By Sean Healy
The federal Labor "opposition" has begun internal policy discussions on solutions to unemployment. It plans to release "Workforce 2010", a report on the labour market by economists, and a discussion paper in early September.
Labor is desperate to draw a line in the sand between itself and the federal Coalition government on unemployment. However, early indications suggest that Labor's "solutions" will not only not be new but will be little different from the government's.
Most of a July 23-24 meeting of Labor MPs and staff on unemployment was closed to the public, but the media were allowed to attend ALP leader Kim Beazley's keynote address. This speech showed well enough the direction Labor is heading in.
Beazley decried the Coalition's policies of increasing "labour market flexibility", which include a general lowering of wages, more restrictions on trade union operations, more policing of the unemployed, dismantling awards and improving the position of the employers, as the "low road" and the "painful path". The government claims these policies are the cause of a slow fall in unemployment, from 8.1% in June 1998 to 7.3% last June, according to official figures.
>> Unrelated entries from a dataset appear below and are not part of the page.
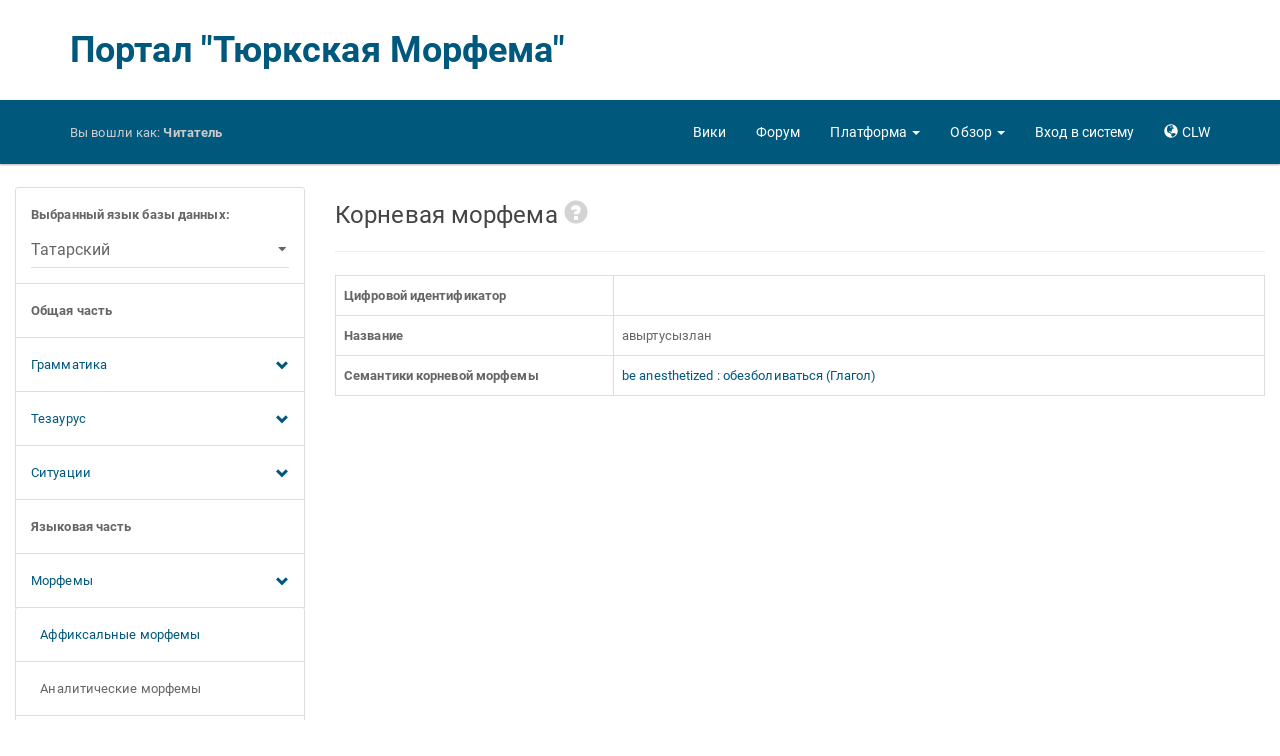

--- FILE ---
content_type: text/css
request_url: http://modmorph.turklang.net/static/styles/shared/sidebar.aee19546c2cc.css
body_size: 296
content:
@media (min-width: 768px) {
    .sidebar-menu-button {
        display: none;
    }
}

@media (max-width: 767px) {
    .sidebar-menu {
        position: fixed;
        top: 12px;
        left: -100%;
        z-index: 1200;
        width: 100%;
        transition: 500ms;
    }

    .sidebar-menu-open {
        -webkit-overflow-scrolling: touch;
        overflow-x: hidden;
        overflow-y: auto;
        max-height: 100%;
        left: 0;
    }

    .sidebar-menu-button {
        position: fixed;
        z-index: 1201;
        bottom: 20px;
        right: 20px;
        border-radius: 50%;
        width: 56px;
        height: 56px;
        font-size: 24px;
    }
}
Beazley proposed a 5% unemployment target (which would still leave 500,000 people jobless), argued for a system of tax cuts rather than pay rises for the lowest paid and placed a greater rhetorical emphasis on Australia's need to "become a knowledge nation". He also proposed the reintroduction of government wage subsidies to bosses who hire the long-term unemployed. Under this scheme, unemployed people would be able to trade in up to the full value of their benefits as a direct subsidy to whoever employs them.
Beazley's recipe — "an innovative mix of strong growth, reductions in labour costs, and investments in education and training" and "labour market reform" — is little different to the Coalition's. On the last issue, especially, the lack of difference has become obvious.
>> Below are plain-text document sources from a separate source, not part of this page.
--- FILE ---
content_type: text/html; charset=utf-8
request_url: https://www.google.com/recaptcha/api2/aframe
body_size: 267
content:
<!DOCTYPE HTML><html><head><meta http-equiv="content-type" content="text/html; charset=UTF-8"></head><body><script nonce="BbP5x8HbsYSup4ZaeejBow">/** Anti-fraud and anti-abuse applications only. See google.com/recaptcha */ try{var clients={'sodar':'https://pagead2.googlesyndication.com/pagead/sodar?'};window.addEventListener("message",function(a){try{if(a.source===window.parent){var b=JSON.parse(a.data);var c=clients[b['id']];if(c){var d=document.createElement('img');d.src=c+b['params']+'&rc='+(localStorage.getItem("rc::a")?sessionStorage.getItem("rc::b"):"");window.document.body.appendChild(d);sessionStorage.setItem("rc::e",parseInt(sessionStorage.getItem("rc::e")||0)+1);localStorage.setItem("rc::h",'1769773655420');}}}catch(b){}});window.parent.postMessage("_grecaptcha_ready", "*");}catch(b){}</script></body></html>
Beazley criticised comments by federal employment minister Tony Abbott that unemployment is as much a product of the jobless becoming "habituated to a life on welfare" as it is of insufficient economic growth. Yet he then embraced the very principles which underlie Abbott's view: "Labour market assistance must be based on the principle of reciprocal obligation. Labor accepts that the unemployed have an obligation to participate in community employment schemes such as work for the dole."
Beazley was even keen to concede that "reciprocal obligation requires carrots and sticks to work". "Sticks" would include the unemployed suffering cuts to their poverty-level payments, or even being denied benefits altogether.
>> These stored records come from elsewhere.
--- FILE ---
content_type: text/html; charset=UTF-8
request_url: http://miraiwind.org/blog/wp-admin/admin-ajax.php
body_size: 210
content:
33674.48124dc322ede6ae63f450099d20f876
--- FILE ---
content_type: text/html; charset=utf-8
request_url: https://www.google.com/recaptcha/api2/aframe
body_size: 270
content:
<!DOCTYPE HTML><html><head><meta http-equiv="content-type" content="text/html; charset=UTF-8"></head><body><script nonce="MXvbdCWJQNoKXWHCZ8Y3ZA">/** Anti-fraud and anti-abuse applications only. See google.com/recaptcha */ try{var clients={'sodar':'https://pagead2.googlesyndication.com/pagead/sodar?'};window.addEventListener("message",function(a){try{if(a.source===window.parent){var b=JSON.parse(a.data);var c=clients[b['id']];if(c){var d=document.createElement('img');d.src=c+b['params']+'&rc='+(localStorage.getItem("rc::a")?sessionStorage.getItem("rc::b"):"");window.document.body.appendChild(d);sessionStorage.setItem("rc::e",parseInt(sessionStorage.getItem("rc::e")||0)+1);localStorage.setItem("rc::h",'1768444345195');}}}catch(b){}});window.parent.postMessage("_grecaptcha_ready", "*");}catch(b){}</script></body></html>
Labor's concessions to the Coalition's let's-get-rid-of-welfare crusade are coming thick and fast. In May, Labor's family and community services spokesperson, Wayne Swan, argued that past policies caused welfare dependency. He described Labor's previous policy as "no questions asked, no care given" and as "yesterday's approach to yesterday's circumstances".
Prominent Labor backbencher Mark Latham went further on July 26, describing welfare as "too much like charity" and a "sacred cow full of warm rhetoric". Instead, he argued, Australia should implement such US programs as a "mutual responsibility" plan for teenage mothers, which makes welfare conditional on accepting government directions.
ALP employment spokesperson Martin Ferguson even went so far as to take credit for the Coalition's work for the dole program on Channel 10's Meet the Press on July 26. "The concept of work for the dole, the responsibility of the unemployed, is an accepted Labor way. We brought it in", he said.
It is no wonder, then, that Labor is having trouble selling its "vision" for lowered unemployment. The only thing on display so far is a watered down version of the Coalition's program.